[Collected data]
——

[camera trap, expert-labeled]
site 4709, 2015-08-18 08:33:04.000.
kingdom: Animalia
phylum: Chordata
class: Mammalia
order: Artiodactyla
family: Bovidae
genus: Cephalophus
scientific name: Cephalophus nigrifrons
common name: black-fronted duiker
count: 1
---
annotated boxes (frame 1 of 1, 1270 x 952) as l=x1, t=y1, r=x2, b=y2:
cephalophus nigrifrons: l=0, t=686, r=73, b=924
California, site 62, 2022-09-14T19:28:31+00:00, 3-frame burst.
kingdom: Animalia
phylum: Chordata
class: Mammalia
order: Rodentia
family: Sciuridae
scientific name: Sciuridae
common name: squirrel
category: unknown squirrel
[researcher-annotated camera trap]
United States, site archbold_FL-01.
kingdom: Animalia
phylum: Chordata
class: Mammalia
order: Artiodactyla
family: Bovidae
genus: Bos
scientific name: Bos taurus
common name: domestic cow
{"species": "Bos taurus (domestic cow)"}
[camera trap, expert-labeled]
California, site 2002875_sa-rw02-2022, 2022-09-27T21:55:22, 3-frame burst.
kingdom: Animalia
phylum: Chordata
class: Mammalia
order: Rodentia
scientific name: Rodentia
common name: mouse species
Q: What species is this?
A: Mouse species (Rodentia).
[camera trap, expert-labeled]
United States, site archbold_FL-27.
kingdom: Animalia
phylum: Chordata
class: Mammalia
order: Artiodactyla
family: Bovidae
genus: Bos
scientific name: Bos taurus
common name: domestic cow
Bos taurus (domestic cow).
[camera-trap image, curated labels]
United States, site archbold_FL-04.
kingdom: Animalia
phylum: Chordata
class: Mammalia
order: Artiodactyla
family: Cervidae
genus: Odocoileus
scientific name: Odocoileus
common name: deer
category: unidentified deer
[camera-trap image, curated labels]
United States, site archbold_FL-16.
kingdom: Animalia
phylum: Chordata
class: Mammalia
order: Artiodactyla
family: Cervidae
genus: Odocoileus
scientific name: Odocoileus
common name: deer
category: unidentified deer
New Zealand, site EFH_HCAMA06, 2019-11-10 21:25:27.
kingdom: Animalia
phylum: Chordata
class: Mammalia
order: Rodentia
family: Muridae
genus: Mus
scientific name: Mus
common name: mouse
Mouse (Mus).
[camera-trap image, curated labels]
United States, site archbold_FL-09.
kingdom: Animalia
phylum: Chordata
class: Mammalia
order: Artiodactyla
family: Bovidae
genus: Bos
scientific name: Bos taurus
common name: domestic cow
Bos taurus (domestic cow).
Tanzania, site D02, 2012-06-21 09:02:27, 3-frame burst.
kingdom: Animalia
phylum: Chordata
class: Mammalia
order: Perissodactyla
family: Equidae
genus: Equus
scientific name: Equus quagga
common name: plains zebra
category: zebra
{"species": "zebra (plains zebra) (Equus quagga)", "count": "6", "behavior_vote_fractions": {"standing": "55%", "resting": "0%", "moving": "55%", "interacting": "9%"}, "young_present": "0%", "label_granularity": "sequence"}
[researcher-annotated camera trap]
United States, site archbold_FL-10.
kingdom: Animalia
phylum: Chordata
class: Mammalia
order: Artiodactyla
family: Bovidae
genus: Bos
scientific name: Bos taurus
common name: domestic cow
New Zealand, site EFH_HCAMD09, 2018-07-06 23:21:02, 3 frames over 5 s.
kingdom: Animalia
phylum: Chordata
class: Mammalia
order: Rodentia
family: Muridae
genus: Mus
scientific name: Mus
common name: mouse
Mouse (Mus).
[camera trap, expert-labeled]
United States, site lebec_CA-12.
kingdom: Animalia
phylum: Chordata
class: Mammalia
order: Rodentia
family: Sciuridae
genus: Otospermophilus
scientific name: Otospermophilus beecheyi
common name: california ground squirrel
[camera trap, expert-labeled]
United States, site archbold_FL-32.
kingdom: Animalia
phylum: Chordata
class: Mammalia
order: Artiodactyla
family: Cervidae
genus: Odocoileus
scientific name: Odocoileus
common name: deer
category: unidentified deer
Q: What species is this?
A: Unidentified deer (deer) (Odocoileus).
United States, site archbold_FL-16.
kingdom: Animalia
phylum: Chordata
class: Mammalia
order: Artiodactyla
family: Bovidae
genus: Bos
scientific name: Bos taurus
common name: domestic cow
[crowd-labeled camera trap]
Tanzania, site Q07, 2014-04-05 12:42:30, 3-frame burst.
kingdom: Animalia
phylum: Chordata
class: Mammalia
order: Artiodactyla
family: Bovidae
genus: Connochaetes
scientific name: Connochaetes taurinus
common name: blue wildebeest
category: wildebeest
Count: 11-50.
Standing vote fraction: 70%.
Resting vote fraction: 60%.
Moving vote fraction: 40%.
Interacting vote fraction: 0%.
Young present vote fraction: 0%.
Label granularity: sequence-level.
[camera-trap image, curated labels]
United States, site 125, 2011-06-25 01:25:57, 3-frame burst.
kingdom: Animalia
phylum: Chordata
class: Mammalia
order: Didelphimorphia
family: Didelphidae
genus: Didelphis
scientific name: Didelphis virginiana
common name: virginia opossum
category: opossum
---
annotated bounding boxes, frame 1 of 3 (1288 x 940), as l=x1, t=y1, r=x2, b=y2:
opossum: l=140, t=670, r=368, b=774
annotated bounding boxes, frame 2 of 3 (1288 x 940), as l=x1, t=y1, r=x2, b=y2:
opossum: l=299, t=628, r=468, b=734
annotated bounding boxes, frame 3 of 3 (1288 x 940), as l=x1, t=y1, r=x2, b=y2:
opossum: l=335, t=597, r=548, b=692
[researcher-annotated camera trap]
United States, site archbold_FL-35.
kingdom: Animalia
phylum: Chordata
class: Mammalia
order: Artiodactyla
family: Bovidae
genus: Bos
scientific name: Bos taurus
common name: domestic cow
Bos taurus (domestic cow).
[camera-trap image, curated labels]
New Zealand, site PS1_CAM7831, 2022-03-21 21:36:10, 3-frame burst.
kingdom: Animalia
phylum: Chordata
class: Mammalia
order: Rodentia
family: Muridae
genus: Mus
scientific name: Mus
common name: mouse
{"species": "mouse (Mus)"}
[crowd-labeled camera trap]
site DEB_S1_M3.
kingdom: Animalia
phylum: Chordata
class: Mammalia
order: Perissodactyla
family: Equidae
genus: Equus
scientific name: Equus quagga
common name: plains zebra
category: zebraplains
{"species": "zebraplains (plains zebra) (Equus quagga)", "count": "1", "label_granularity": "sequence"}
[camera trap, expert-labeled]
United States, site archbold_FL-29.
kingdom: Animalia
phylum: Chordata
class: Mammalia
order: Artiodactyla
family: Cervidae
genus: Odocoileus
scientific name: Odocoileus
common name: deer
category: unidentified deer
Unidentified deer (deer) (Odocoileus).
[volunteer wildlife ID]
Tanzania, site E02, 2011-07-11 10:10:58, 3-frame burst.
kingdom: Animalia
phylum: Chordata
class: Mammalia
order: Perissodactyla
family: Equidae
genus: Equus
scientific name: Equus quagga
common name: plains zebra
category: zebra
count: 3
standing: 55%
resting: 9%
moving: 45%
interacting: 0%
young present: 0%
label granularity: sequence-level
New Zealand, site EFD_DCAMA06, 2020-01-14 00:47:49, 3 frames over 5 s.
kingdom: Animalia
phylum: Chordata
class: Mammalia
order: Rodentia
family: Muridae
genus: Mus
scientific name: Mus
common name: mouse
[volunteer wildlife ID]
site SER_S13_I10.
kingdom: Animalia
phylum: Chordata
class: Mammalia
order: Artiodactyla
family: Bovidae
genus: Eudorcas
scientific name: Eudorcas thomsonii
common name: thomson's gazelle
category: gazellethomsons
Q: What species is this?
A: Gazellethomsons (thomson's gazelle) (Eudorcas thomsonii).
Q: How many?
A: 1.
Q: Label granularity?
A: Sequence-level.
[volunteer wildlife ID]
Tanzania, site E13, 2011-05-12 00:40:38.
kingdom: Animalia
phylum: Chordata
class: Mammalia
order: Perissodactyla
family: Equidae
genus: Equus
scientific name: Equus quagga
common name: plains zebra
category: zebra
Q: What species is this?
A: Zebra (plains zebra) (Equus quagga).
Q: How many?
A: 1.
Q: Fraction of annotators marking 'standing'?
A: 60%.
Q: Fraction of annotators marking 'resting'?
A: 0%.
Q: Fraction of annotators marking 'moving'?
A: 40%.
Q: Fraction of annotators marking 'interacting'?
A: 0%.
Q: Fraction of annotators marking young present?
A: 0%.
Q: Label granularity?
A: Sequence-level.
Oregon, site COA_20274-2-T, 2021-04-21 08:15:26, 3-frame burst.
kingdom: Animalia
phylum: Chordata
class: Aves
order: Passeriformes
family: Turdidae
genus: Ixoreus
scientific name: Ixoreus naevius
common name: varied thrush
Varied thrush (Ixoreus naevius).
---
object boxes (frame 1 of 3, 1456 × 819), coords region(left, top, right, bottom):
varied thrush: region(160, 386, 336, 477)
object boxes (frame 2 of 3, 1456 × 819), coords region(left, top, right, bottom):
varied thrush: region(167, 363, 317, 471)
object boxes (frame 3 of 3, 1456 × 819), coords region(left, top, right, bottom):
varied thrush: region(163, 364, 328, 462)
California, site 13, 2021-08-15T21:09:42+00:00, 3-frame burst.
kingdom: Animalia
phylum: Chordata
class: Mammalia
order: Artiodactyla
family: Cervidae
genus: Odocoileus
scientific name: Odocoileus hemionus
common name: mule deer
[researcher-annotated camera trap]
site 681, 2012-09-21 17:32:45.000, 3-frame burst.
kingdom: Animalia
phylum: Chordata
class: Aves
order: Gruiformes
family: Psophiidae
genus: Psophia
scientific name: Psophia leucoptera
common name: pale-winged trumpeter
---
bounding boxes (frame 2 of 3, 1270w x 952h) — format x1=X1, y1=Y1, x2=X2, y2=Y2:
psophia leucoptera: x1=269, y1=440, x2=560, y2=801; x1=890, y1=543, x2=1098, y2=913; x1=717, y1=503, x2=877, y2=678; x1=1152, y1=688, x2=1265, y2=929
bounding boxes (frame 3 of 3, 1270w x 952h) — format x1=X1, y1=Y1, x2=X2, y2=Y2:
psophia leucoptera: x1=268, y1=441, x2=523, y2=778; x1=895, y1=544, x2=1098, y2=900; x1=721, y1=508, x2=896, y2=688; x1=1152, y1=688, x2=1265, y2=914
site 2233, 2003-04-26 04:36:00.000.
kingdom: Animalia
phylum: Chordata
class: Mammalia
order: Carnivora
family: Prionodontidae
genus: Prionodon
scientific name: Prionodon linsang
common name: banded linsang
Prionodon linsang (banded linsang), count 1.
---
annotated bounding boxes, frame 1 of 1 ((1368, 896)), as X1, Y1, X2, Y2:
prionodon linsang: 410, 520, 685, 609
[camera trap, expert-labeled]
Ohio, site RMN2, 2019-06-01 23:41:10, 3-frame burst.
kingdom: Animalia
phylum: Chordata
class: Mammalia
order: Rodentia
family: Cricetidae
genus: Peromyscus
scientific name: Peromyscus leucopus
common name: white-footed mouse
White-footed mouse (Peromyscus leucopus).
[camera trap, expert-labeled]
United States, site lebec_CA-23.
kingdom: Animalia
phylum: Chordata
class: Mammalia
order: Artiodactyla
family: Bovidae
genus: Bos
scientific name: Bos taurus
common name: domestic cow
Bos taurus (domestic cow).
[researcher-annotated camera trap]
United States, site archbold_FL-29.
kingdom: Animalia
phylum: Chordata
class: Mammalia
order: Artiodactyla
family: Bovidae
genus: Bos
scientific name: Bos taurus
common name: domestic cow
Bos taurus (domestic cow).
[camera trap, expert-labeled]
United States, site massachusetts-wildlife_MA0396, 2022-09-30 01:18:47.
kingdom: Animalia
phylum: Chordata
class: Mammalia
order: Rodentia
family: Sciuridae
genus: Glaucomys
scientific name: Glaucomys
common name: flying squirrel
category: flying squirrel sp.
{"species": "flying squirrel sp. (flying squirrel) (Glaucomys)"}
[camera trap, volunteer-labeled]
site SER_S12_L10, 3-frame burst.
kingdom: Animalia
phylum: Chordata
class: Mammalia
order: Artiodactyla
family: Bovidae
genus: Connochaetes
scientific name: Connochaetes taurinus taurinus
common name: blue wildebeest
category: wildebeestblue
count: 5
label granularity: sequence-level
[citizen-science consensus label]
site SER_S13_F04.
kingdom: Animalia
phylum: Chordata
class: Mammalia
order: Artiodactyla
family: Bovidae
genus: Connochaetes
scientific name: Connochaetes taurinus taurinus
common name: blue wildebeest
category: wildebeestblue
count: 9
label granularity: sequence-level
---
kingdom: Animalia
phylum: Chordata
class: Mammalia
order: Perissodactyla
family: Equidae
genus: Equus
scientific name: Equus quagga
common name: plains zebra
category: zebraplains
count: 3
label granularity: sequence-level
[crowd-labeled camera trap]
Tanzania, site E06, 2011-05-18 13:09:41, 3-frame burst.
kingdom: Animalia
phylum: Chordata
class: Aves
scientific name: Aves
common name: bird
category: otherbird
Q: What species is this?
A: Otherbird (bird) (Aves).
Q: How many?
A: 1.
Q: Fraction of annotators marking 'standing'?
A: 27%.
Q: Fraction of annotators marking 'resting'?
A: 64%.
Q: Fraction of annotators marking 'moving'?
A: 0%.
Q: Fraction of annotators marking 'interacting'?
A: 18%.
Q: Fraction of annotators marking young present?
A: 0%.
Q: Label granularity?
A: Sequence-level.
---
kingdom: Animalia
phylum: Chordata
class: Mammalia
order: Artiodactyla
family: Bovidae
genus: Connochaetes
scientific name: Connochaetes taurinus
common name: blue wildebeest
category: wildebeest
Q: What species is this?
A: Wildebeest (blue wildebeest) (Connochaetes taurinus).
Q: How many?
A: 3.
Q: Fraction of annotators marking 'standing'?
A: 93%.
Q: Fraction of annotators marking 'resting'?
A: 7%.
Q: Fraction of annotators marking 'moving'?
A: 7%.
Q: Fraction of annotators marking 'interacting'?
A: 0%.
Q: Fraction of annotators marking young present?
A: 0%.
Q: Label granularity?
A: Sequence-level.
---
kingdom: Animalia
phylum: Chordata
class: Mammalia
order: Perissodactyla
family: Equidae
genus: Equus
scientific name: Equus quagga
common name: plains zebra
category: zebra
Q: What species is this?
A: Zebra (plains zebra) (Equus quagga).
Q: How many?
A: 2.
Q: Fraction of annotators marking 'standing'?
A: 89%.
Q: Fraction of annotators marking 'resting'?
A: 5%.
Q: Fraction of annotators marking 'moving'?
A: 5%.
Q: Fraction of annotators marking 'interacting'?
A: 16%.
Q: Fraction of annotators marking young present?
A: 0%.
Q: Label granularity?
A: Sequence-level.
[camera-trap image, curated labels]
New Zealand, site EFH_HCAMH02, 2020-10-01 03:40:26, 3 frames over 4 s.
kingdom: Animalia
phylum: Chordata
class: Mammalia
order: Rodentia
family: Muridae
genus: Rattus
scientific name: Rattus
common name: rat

——

ASSIGNMENT
What is asked for is an exact copy of the lines above from the one containing "scientific name: Aves" through the one containing "A: Wildebeest (blue", and only those.

ANSWER TO THE PROBLEM
scientific name: Aves
common name: bird
category: otherbird
Q: What species is this?
A: Otherbird (bird) (Aves).
Q: How many?
A: 1.
Q: Fraction of annotators marking 'standing'?
A: 27%.
Q: Fraction of annotators marking 'resting'?
A: 64%.
Q: Fraction of annotators marking 'moving'?
A: 0%.
Q: Fraction of annotators marking 'interacting'?
A: 18%.
Q: Fraction of annotators marking young present?
A: 0%.
Q: Label granularity?
A: Sequence-level.
---
kingdom: Animalia
phylum: Chordata
class: Mammalia
order: Artiodactyla
family: Bovidae
genus: Connochaetes
scientific name: Connochaetes taurinus
common name: blue wildebeest
category: wildebeest
Q: What species is this?
A: Wildebeest (blue wildebeest) (Connochaetes taurinus).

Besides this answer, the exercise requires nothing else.